-------- Brano del documento

IL MONDO DIVISO TRA CREDENTI E NON

 

Salman Rushdie

 

 

L’umanità si è sempre rivolta alla religione per cercare le risposte a due delle grandi domande legate all'esistenza: da dove veniamo? Come dobbiamo vivere? Per quanto riguarda la questione delle origini, tutte le religioni hanno torto, molto semplicemente. L'u­niverso non fu creato in sei giorni da una forza superiore che al settimo giorno si riposò. Né fu creato dal nulla da un dio cele­ste con uno sconvolgimento immane. Per quanto riguarda l'interrogativo sulla vita sociale, poi, la semplice verità è che quale che sia la religione ai posti di comando di una società ne sboccia sempre e soltanto una tirannia. Ne nasce l'Inquisizione, ne spuntano fuori i Talebani.

----------------
-------- Dati raccolti

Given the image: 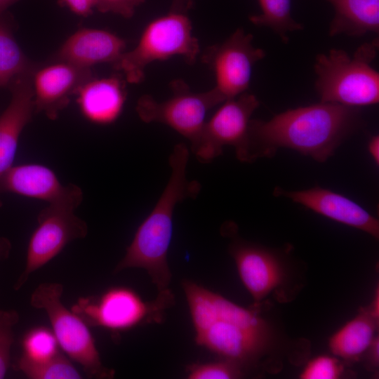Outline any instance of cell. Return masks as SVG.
<instances>
[{"instance_id": "6da1fadb", "label": "cell", "mask_w": 379, "mask_h": 379, "mask_svg": "<svg viewBox=\"0 0 379 379\" xmlns=\"http://www.w3.org/2000/svg\"><path fill=\"white\" fill-rule=\"evenodd\" d=\"M360 124L357 107L322 102L286 110L267 121L251 119L244 162L270 157L281 147L324 162Z\"/></svg>"}, {"instance_id": "7a4b0ae2", "label": "cell", "mask_w": 379, "mask_h": 379, "mask_svg": "<svg viewBox=\"0 0 379 379\" xmlns=\"http://www.w3.org/2000/svg\"><path fill=\"white\" fill-rule=\"evenodd\" d=\"M182 286L197 345L242 367L268 353L272 331L257 310L243 307L190 280H184Z\"/></svg>"}, {"instance_id": "3957f363", "label": "cell", "mask_w": 379, "mask_h": 379, "mask_svg": "<svg viewBox=\"0 0 379 379\" xmlns=\"http://www.w3.org/2000/svg\"><path fill=\"white\" fill-rule=\"evenodd\" d=\"M189 158L185 144H177L169 157L171 176L154 208L138 227L115 272L128 268L145 270L158 292L167 291L171 279L168 251L173 235V215L176 204L187 198L194 199L201 184L189 181L186 168Z\"/></svg>"}, {"instance_id": "277c9868", "label": "cell", "mask_w": 379, "mask_h": 379, "mask_svg": "<svg viewBox=\"0 0 379 379\" xmlns=\"http://www.w3.org/2000/svg\"><path fill=\"white\" fill-rule=\"evenodd\" d=\"M378 47V39L375 38L361 44L352 56L335 48L317 55L314 69L320 102L357 108L377 104L379 74L372 62Z\"/></svg>"}, {"instance_id": "5b68a950", "label": "cell", "mask_w": 379, "mask_h": 379, "mask_svg": "<svg viewBox=\"0 0 379 379\" xmlns=\"http://www.w3.org/2000/svg\"><path fill=\"white\" fill-rule=\"evenodd\" d=\"M199 54V41L193 35L187 13L169 10L147 24L135 48L124 52L114 66L128 83L139 84L144 80L146 67L153 62L180 56L192 64Z\"/></svg>"}, {"instance_id": "8992f818", "label": "cell", "mask_w": 379, "mask_h": 379, "mask_svg": "<svg viewBox=\"0 0 379 379\" xmlns=\"http://www.w3.org/2000/svg\"><path fill=\"white\" fill-rule=\"evenodd\" d=\"M82 200V190L69 184L62 198L39 212L37 227L29 241L25 269L13 285L15 291L20 290L34 272L54 258L67 244L86 237L87 223L74 213Z\"/></svg>"}, {"instance_id": "52a82bcc", "label": "cell", "mask_w": 379, "mask_h": 379, "mask_svg": "<svg viewBox=\"0 0 379 379\" xmlns=\"http://www.w3.org/2000/svg\"><path fill=\"white\" fill-rule=\"evenodd\" d=\"M63 286L57 282H44L33 291L30 304L44 310L49 318L58 345L91 377L111 378L114 371L102 364L88 325L61 301Z\"/></svg>"}, {"instance_id": "ba28073f", "label": "cell", "mask_w": 379, "mask_h": 379, "mask_svg": "<svg viewBox=\"0 0 379 379\" xmlns=\"http://www.w3.org/2000/svg\"><path fill=\"white\" fill-rule=\"evenodd\" d=\"M173 300L171 290L158 293L154 300L147 302L133 289L117 286L98 298H80L72 310L87 325L121 331L142 324L160 322Z\"/></svg>"}, {"instance_id": "9c48e42d", "label": "cell", "mask_w": 379, "mask_h": 379, "mask_svg": "<svg viewBox=\"0 0 379 379\" xmlns=\"http://www.w3.org/2000/svg\"><path fill=\"white\" fill-rule=\"evenodd\" d=\"M172 95L158 101L149 95L141 96L135 107L140 119L145 123L166 124L186 138L191 145L199 138L208 112L225 101L214 88L205 92H193L180 79L171 83Z\"/></svg>"}, {"instance_id": "30bf717a", "label": "cell", "mask_w": 379, "mask_h": 379, "mask_svg": "<svg viewBox=\"0 0 379 379\" xmlns=\"http://www.w3.org/2000/svg\"><path fill=\"white\" fill-rule=\"evenodd\" d=\"M206 121L191 149L199 161L207 163L220 156L227 145L235 149L237 159L244 161L251 116L260 102L253 94L244 92L225 100Z\"/></svg>"}, {"instance_id": "8fae6325", "label": "cell", "mask_w": 379, "mask_h": 379, "mask_svg": "<svg viewBox=\"0 0 379 379\" xmlns=\"http://www.w3.org/2000/svg\"><path fill=\"white\" fill-rule=\"evenodd\" d=\"M253 39L252 34L239 28L202 54V62L214 74L213 88L225 100L246 92L255 65L265 56L263 49L253 45Z\"/></svg>"}, {"instance_id": "7c38bea8", "label": "cell", "mask_w": 379, "mask_h": 379, "mask_svg": "<svg viewBox=\"0 0 379 379\" xmlns=\"http://www.w3.org/2000/svg\"><path fill=\"white\" fill-rule=\"evenodd\" d=\"M92 78L90 68L66 62L38 67L32 77L34 111L55 119L69 104L70 96Z\"/></svg>"}, {"instance_id": "4fadbf2b", "label": "cell", "mask_w": 379, "mask_h": 379, "mask_svg": "<svg viewBox=\"0 0 379 379\" xmlns=\"http://www.w3.org/2000/svg\"><path fill=\"white\" fill-rule=\"evenodd\" d=\"M274 194L285 197L326 218L378 239V220L360 205L340 194L315 187L295 191L276 188Z\"/></svg>"}, {"instance_id": "5bb4252c", "label": "cell", "mask_w": 379, "mask_h": 379, "mask_svg": "<svg viewBox=\"0 0 379 379\" xmlns=\"http://www.w3.org/2000/svg\"><path fill=\"white\" fill-rule=\"evenodd\" d=\"M240 279L255 302H260L279 287L284 279L280 258L270 250L244 241L230 247Z\"/></svg>"}, {"instance_id": "9a60e30c", "label": "cell", "mask_w": 379, "mask_h": 379, "mask_svg": "<svg viewBox=\"0 0 379 379\" xmlns=\"http://www.w3.org/2000/svg\"><path fill=\"white\" fill-rule=\"evenodd\" d=\"M32 77L22 76L8 87L11 99L0 115V178L13 166L20 134L34 112Z\"/></svg>"}, {"instance_id": "2e32d148", "label": "cell", "mask_w": 379, "mask_h": 379, "mask_svg": "<svg viewBox=\"0 0 379 379\" xmlns=\"http://www.w3.org/2000/svg\"><path fill=\"white\" fill-rule=\"evenodd\" d=\"M126 41L117 34L100 29L82 28L72 34L55 55L62 61L84 68L99 63H116L125 52Z\"/></svg>"}, {"instance_id": "e0dca14e", "label": "cell", "mask_w": 379, "mask_h": 379, "mask_svg": "<svg viewBox=\"0 0 379 379\" xmlns=\"http://www.w3.org/2000/svg\"><path fill=\"white\" fill-rule=\"evenodd\" d=\"M77 94L82 115L89 121L101 125L109 124L118 119L126 99L125 84L117 75L93 77Z\"/></svg>"}, {"instance_id": "ac0fdd59", "label": "cell", "mask_w": 379, "mask_h": 379, "mask_svg": "<svg viewBox=\"0 0 379 379\" xmlns=\"http://www.w3.org/2000/svg\"><path fill=\"white\" fill-rule=\"evenodd\" d=\"M68 189L69 184L62 185L53 170L39 164L12 166L0 178V194L12 192L48 204L62 198Z\"/></svg>"}, {"instance_id": "d6986e66", "label": "cell", "mask_w": 379, "mask_h": 379, "mask_svg": "<svg viewBox=\"0 0 379 379\" xmlns=\"http://www.w3.org/2000/svg\"><path fill=\"white\" fill-rule=\"evenodd\" d=\"M326 1L335 11L328 29L331 36H361L370 32L378 33L379 0Z\"/></svg>"}, {"instance_id": "ffe728a7", "label": "cell", "mask_w": 379, "mask_h": 379, "mask_svg": "<svg viewBox=\"0 0 379 379\" xmlns=\"http://www.w3.org/2000/svg\"><path fill=\"white\" fill-rule=\"evenodd\" d=\"M378 323V318L372 314L369 307L361 310L330 338L331 351L347 361L359 359L375 338Z\"/></svg>"}, {"instance_id": "44dd1931", "label": "cell", "mask_w": 379, "mask_h": 379, "mask_svg": "<svg viewBox=\"0 0 379 379\" xmlns=\"http://www.w3.org/2000/svg\"><path fill=\"white\" fill-rule=\"evenodd\" d=\"M13 18L6 11L0 15V87H9L17 79L33 74L39 67L25 55L13 32Z\"/></svg>"}, {"instance_id": "7402d4cb", "label": "cell", "mask_w": 379, "mask_h": 379, "mask_svg": "<svg viewBox=\"0 0 379 379\" xmlns=\"http://www.w3.org/2000/svg\"><path fill=\"white\" fill-rule=\"evenodd\" d=\"M258 1L261 13L249 17L255 25L270 29L285 43L289 33L303 29V25L291 15V0Z\"/></svg>"}, {"instance_id": "603a6c76", "label": "cell", "mask_w": 379, "mask_h": 379, "mask_svg": "<svg viewBox=\"0 0 379 379\" xmlns=\"http://www.w3.org/2000/svg\"><path fill=\"white\" fill-rule=\"evenodd\" d=\"M16 369L30 379H80L81 374L70 361L60 352L40 360L22 354Z\"/></svg>"}, {"instance_id": "cb8c5ba5", "label": "cell", "mask_w": 379, "mask_h": 379, "mask_svg": "<svg viewBox=\"0 0 379 379\" xmlns=\"http://www.w3.org/2000/svg\"><path fill=\"white\" fill-rule=\"evenodd\" d=\"M58 345L53 331L44 326L36 327L24 336L22 354L32 359H44L58 351Z\"/></svg>"}, {"instance_id": "d4e9b609", "label": "cell", "mask_w": 379, "mask_h": 379, "mask_svg": "<svg viewBox=\"0 0 379 379\" xmlns=\"http://www.w3.org/2000/svg\"><path fill=\"white\" fill-rule=\"evenodd\" d=\"M242 366L227 359L206 363H194L186 369L189 379H232L243 375Z\"/></svg>"}, {"instance_id": "484cf974", "label": "cell", "mask_w": 379, "mask_h": 379, "mask_svg": "<svg viewBox=\"0 0 379 379\" xmlns=\"http://www.w3.org/2000/svg\"><path fill=\"white\" fill-rule=\"evenodd\" d=\"M19 314L14 310H0V379L10 366L11 346L14 341L13 327L18 323Z\"/></svg>"}, {"instance_id": "4316f807", "label": "cell", "mask_w": 379, "mask_h": 379, "mask_svg": "<svg viewBox=\"0 0 379 379\" xmlns=\"http://www.w3.org/2000/svg\"><path fill=\"white\" fill-rule=\"evenodd\" d=\"M343 372V366L333 357H317L309 361L300 375L302 379H336Z\"/></svg>"}, {"instance_id": "83f0119b", "label": "cell", "mask_w": 379, "mask_h": 379, "mask_svg": "<svg viewBox=\"0 0 379 379\" xmlns=\"http://www.w3.org/2000/svg\"><path fill=\"white\" fill-rule=\"evenodd\" d=\"M145 0H97L95 8L101 13H112L125 18H131Z\"/></svg>"}, {"instance_id": "f1b7e54d", "label": "cell", "mask_w": 379, "mask_h": 379, "mask_svg": "<svg viewBox=\"0 0 379 379\" xmlns=\"http://www.w3.org/2000/svg\"><path fill=\"white\" fill-rule=\"evenodd\" d=\"M97 0H59L60 4L69 8L76 15L87 17L92 14Z\"/></svg>"}, {"instance_id": "f546056e", "label": "cell", "mask_w": 379, "mask_h": 379, "mask_svg": "<svg viewBox=\"0 0 379 379\" xmlns=\"http://www.w3.org/2000/svg\"><path fill=\"white\" fill-rule=\"evenodd\" d=\"M368 150L375 164H379V137L372 136L368 142Z\"/></svg>"}, {"instance_id": "4dcf8cb0", "label": "cell", "mask_w": 379, "mask_h": 379, "mask_svg": "<svg viewBox=\"0 0 379 379\" xmlns=\"http://www.w3.org/2000/svg\"><path fill=\"white\" fill-rule=\"evenodd\" d=\"M193 0H172L170 10L187 13L192 7Z\"/></svg>"}, {"instance_id": "1f68e13d", "label": "cell", "mask_w": 379, "mask_h": 379, "mask_svg": "<svg viewBox=\"0 0 379 379\" xmlns=\"http://www.w3.org/2000/svg\"><path fill=\"white\" fill-rule=\"evenodd\" d=\"M12 248L11 243L6 237H0V261L4 260L9 257Z\"/></svg>"}, {"instance_id": "d6a6232c", "label": "cell", "mask_w": 379, "mask_h": 379, "mask_svg": "<svg viewBox=\"0 0 379 379\" xmlns=\"http://www.w3.org/2000/svg\"><path fill=\"white\" fill-rule=\"evenodd\" d=\"M370 360L374 366L378 364V338H374L369 347Z\"/></svg>"}, {"instance_id": "836d02e7", "label": "cell", "mask_w": 379, "mask_h": 379, "mask_svg": "<svg viewBox=\"0 0 379 379\" xmlns=\"http://www.w3.org/2000/svg\"><path fill=\"white\" fill-rule=\"evenodd\" d=\"M20 0H0V15L7 11V9Z\"/></svg>"}]
</instances>
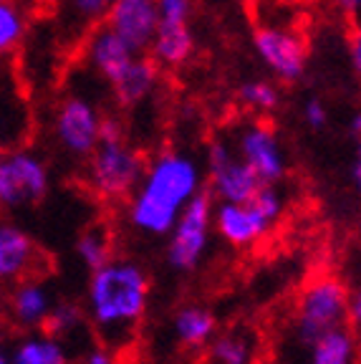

----------------

Elencare tutto ciò che, secondo il brano, sorge da una società in cui una religione occupa i posti di comando.

Soluzione dell'esercizio:
- una tirannia
- l'Inquisizione
- i Talebani